The Mudcat Café TM
Thread #111707   Message #2356732
Posted By: Jack Campin
03-Jun-08 - 08:24 PM
Thread Name: Folk Music and History
Subject: RE: Folk Music and History
One great inspiration is incomprehensibility.

Most of what I've looked at in this area is about the history of Edinburgh. Most of that was about the connotations of instrumental music, and when I dealt with songs they were usually broadsides long forgotten.

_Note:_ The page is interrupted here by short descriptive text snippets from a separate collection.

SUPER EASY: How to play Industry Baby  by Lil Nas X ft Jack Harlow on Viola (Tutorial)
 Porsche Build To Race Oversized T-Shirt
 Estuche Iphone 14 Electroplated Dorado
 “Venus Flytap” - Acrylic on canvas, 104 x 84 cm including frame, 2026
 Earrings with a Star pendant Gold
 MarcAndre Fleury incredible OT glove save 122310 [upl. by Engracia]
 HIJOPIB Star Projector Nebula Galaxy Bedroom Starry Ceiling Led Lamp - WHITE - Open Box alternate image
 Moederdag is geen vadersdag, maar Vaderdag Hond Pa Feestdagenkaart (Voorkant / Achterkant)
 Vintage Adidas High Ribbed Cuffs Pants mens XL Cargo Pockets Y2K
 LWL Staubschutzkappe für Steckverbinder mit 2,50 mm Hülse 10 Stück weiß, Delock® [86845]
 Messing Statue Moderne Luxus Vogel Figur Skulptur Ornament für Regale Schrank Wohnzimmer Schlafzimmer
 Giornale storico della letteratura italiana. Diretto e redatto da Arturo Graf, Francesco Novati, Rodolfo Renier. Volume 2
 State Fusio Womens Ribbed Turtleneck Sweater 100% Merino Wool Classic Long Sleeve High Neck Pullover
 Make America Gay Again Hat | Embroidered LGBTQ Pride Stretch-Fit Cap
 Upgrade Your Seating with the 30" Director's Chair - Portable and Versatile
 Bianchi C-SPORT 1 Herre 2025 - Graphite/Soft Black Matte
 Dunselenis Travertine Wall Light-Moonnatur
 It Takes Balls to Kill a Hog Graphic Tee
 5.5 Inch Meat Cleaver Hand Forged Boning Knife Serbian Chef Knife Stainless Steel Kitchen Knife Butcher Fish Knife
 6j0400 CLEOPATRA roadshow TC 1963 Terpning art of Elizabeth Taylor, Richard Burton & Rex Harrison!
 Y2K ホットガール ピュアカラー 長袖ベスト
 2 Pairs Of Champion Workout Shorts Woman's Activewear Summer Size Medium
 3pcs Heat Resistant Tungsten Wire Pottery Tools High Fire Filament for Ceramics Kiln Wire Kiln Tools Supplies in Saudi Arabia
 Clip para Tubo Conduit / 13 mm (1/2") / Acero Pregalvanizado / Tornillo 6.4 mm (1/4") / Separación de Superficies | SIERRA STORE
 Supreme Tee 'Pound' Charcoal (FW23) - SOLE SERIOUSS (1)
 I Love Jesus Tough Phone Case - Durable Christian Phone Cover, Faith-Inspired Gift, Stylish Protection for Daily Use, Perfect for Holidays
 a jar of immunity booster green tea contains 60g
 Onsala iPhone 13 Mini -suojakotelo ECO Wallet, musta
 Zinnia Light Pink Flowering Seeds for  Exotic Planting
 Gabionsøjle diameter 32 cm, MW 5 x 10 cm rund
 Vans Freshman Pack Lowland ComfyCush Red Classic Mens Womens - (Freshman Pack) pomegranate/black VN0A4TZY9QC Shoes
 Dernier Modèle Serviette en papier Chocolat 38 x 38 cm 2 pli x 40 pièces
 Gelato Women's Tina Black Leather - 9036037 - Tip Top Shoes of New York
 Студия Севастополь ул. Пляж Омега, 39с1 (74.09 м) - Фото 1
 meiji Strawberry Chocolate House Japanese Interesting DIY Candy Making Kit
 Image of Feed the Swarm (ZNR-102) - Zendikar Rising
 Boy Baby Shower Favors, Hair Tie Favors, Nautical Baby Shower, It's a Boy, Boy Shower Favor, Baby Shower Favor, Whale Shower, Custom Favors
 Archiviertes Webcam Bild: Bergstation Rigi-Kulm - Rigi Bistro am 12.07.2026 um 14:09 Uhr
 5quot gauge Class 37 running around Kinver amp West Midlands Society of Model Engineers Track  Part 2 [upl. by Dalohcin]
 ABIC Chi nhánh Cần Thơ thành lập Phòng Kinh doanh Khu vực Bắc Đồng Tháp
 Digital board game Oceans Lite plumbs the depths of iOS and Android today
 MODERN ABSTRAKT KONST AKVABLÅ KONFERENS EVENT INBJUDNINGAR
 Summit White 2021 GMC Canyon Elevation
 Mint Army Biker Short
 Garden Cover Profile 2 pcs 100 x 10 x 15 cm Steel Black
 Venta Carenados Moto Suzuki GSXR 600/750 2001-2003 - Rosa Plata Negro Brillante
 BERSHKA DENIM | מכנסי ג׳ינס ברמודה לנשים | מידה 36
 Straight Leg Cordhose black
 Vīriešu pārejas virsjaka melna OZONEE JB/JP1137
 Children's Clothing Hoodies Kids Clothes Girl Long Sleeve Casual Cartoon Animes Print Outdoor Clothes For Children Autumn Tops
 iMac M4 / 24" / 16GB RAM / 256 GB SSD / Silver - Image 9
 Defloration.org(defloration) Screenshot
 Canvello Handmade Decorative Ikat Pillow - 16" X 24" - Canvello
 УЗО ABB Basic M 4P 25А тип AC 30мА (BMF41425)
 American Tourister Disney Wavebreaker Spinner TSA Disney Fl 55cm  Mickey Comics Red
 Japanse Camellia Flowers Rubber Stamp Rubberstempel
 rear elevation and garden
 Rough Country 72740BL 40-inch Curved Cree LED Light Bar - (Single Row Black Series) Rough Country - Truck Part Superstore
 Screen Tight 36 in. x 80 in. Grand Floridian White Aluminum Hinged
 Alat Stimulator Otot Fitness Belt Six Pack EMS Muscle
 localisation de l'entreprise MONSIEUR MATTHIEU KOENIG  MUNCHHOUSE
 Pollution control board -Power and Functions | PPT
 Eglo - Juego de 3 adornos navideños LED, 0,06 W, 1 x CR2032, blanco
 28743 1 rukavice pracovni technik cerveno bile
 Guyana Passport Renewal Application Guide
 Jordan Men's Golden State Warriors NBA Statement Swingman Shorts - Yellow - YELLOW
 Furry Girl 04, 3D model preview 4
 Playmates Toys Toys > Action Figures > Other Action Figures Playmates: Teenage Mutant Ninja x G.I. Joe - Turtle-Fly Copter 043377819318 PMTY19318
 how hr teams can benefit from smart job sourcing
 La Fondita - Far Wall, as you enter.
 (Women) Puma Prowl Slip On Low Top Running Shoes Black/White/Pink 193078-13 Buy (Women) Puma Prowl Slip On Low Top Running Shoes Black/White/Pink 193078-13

Pick an instrumental tune: William Marshall's reel "The Illumination 9th Feb 1781". What the heck is that about? You need to look at local newspapers to find out. The story turns out to be an explosively dramatic one, marking Edinburgh's moment in a series of events when Britain came close to all-out insurrection.

Or a broadside about a hastily adapted prison camp near Edinburgh for French captives of the Napoleonic War:

The moon o'er the waves of the North throws her glory
And brightens the snow wreaths on proud Pentland high,
Whilst cold, under arms, I view, leafless and hoary,
The dark wood that answers the sentinel's cry.

But what are my sufferings, though cold, wet and weary,
And round me the rude blasts of insult blaw shrill
To theirs who're confined in the dungeon so dreary
And wail life away in the gloom of Esk Mill...

As it happens, we can date that one, purely on internal evidence, within about three weeks. The mill was so rickety it came close to crumbling into a heap of rubble on top of the prisoners and was hastily abandoned. But it was open just long enough for an anonymous Scottish broadside writer to take up the issue of how the prisoners were being treated.